Capacitive touch panel unit

A capacitive touch panel unit includes a transparent substrate, a conductive layer and a protection layer. The transparent substrate has a first side and a second side opposite to the first side. The conductive layer is disposed on the second side. The protection layer is correspondingly attached to one side of the conductive layer, which side is opposite to the transparent substrate. By means of the design of the capacitive touch panel unit, the number of the conductive layer is reduced to lower the manufacturing cost and reduce the total thickness.

BACKGROUND OF THE INVENTION

1. Field of the Invention

The present invention relates generally to a capacitive touch panel unit, and more particularly to a capacitive touch panel unit, which has greatly reduced thickness and is manufactured at lower cost.

2. Description of the Related Art

Along with the rapid development of information techniques and communication networks, various personal electronic information products have been more and more popularly used. To go with the tide, various touch panels have bee rapidly developed and applied to the electronic products. According to the sensing principle, the current touch panels can be mainly classified into resistive touch panels, capacitive touch panels, electromagnetic touch panels and optical touch panels. The capacitive touch panel structures have the advantages of dustproof, fireproof and high-resolution performances and are thus widely used. The working principle of the capacitive touch panel is that the touch point position is identified according to the change of capacitance. When a conductive touch article (such as a finger) gets close to the touch panel, the capacitance between the electrodes changes to identify the coordinates of the touch point.
- - - - - - -
▶ **ASSIGNED TASK 1**:
According to the touch panel text, what advantages do capacitive touch panel structures have?
▶ **ASSIGNED TASK 2**:
Return everything in the touch panel text from "1. Field of" down to "at lower cost.", copied word for word.
The lines after the touch panel text aren't needed.

▶ **THE DATA**:
- - - - - - -
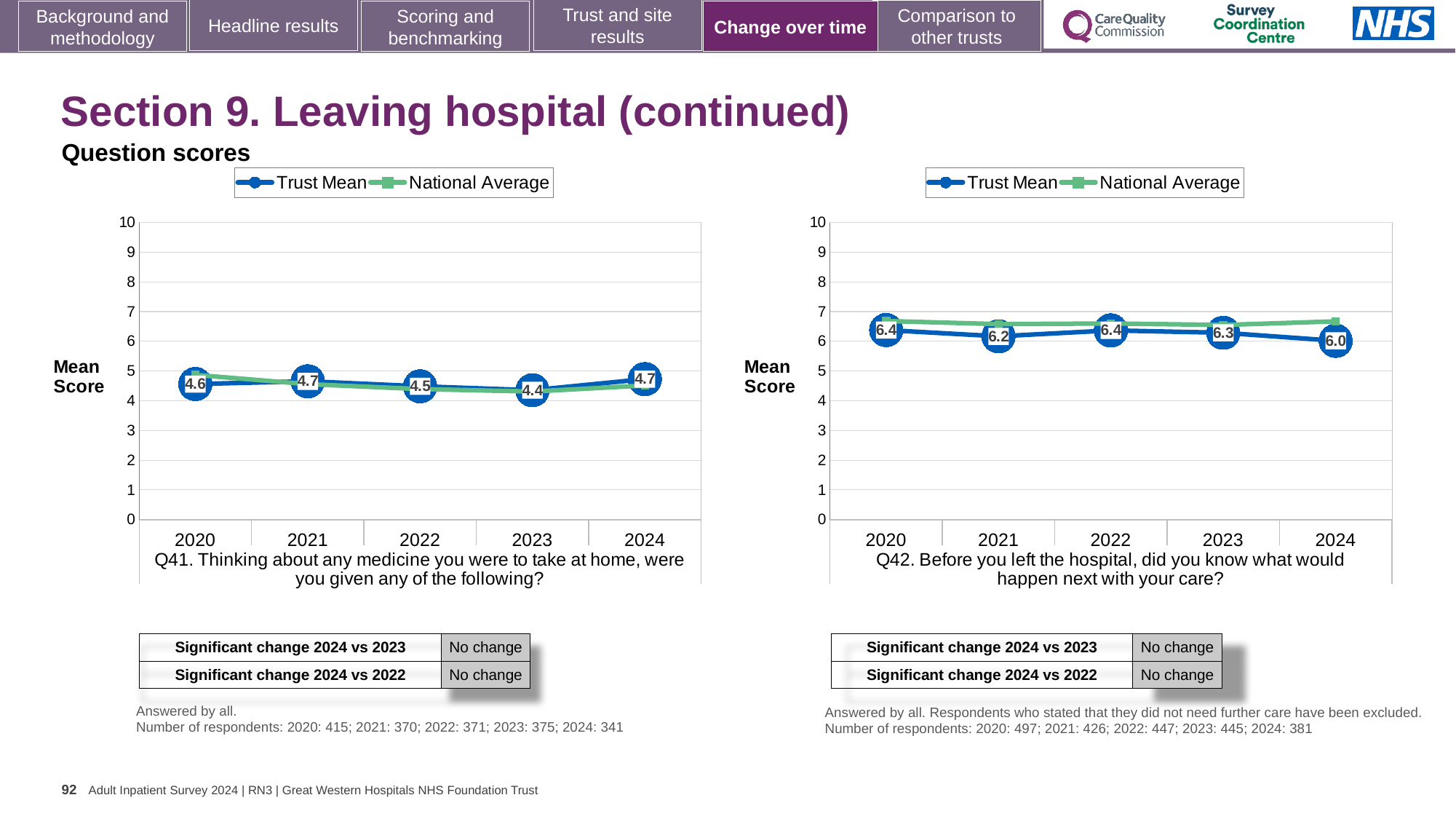
In the Q42 chart, which year has the lowest Trust Mean score? 2024 In the Q41 chart, is the National Average value for 2024 greater or less than 4? greater In the Q41 chart, what is the Trust Mean score for 2024? 4.7 What type of chart is used for Q42? Line chart In the Q42 chart, is the National Average value for 2024 greater or less than 7? less In the Q41 chart, what is the difference between the Trust Mean scores for 2024 and 2023? 0.3 In the Q42 chart, what is the difference between the Trust Mean scores for 2020 and 2024? 0.4 In the Q42 chart, what is the Trust Mean score for 2021? 6.2 How many years are shown on the x axis of the Q41 chart? 5 How many series does the legend of the Q42 chart list? 2 In the Q42 chart, is the Trust Mean score higher in 2022 or in 2024? 2022 In the Q41 chart, which year has the lowest Trust Mean score? 2023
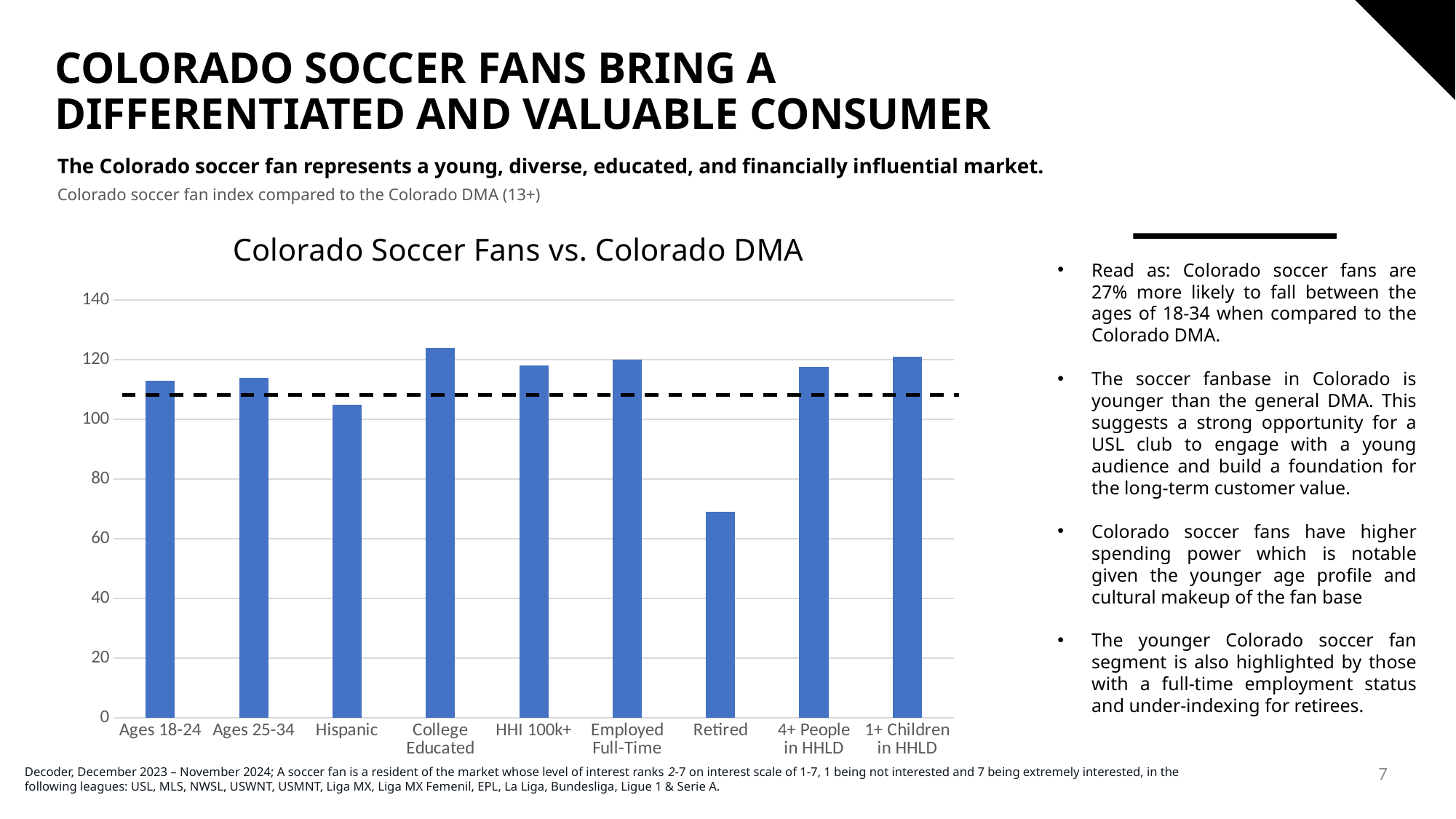
Is the value for Retired greater or less than 80? less How many categories are plotted on the x axis of the chart? 9 Is the value for Hispanic greater or less than 100? greater What type of chart is shown on the slide? Bar chart Which is larger, the value for College Educated or the value for Hispanic? College Educated Is the value for College Educated greater or less than 120? greater What is the title of the chart? Colorado Soccer Fans vs. Colorado DMA Which is larger, the value for Hispanic or the value for Retired? Hispanic What is the highest value shown on the chart's vertical axis? 140 Which category has the lowest value in the chart? Retired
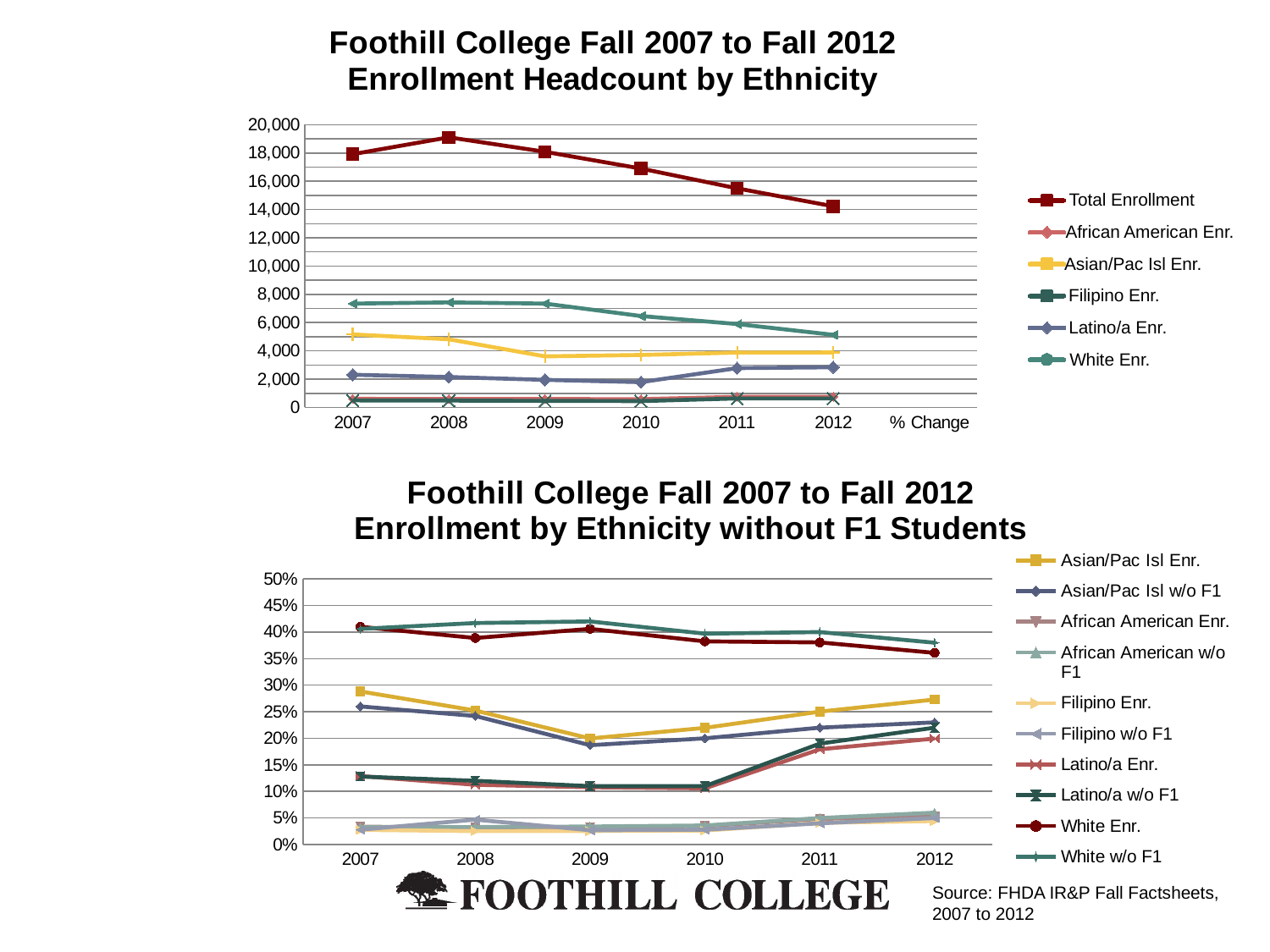
In the top chart, 'Enrollment Headcount by Ethnicity', does Total Enrollment rise or fall from 2008 to 2012? Fall In the bottom chart, 'Enrollment by Ethnicity without F1 Students', how many series does the legend list? 10 In the bottom chart, 'Enrollment by Ethnicity without F1 Students', is the White Enr. value for 2012 greater or less than 40%? less What type of chart is the top chart, 'Enrollment Headcount by Ethnicity'? Line chart In the top chart, 'Enrollment Headcount by Ethnicity', how many years are plotted for each series? 6 In the top chart, 'Enrollment Headcount by Ethnicity', how many series does the legend list? 6 In the top chart, 'Enrollment Headcount by Ethnicity', in which year is Total Enrollment lowest? 2012 In the top chart, 'Enrollment Headcount by Ethnicity', is the Total Enrollment value for 2012 greater or less than 16,000? less In the top chart, 'Enrollment Headcount by Ethnicity', in which year is Total Enrollment highest? 2008 In the bottom chart, 'Enrollment by Ethnicity without F1 Students', in which year is Asian/Pac Isl Enr. lowest? 2009 In the top chart, 'Enrollment Headcount by Ethnicity', is the White Enr. value for 2007 greater or less than 6,000? greater In the top chart, 'Enrollment Headcount by Ethnicity', which is larger in 2007: Asian/Pac Isl Enr. or Latino/a Enr.? Asian/Pac Isl Enr.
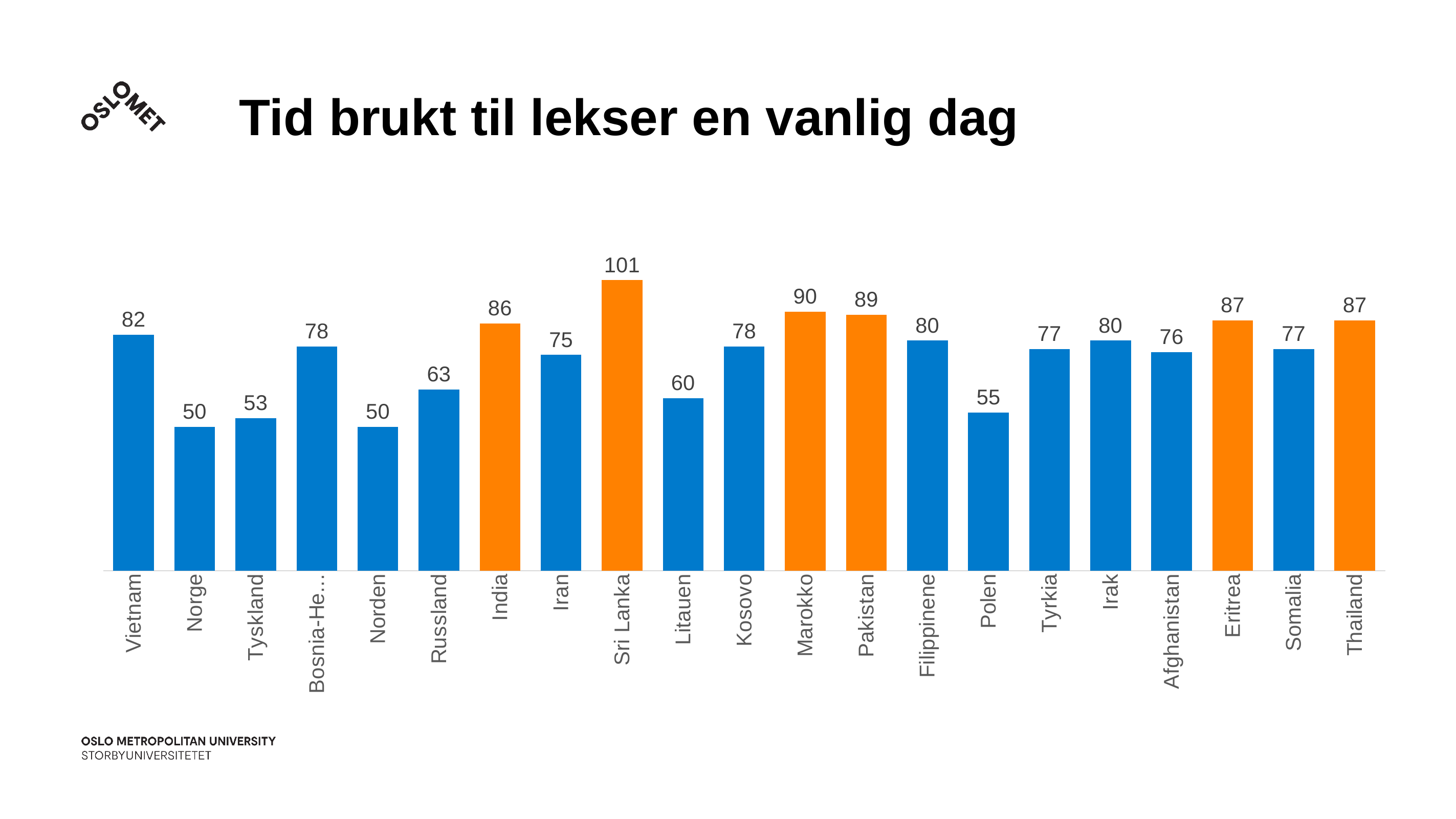
How many countries are shown in the chart? 21 What kind of chart is shown on the slide? Bar chart What is the value for Sri Lanka? 101 What is the value for Afghanistan? 76 Which country has the highest value? Sri Lanka What is the difference between the values for Sri Lanka and Vietnam? 19 What is the value for Norge? 50 Which is larger, the value for Russland or the value for Litauen? Russland Which is larger, the value for India or the value for Iran? India What is the title of the chart? Tid brukt til lekser en vanlig dag What is the difference between the values for Pakistan and Polen? 34 What is the value for Marokko? 90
- - - - - - -
▶ **SOLUTION 1**:
Dustproof, fireproof and high-resolution performances.

▶ **SOLUTION 2**:
1. Field of the Invention

The present invention relates generally to a capacitive touch panel unit, and more particularly to a capacitive touch panel unit, which has greatly reduced thickness and is manufactured at lower cost.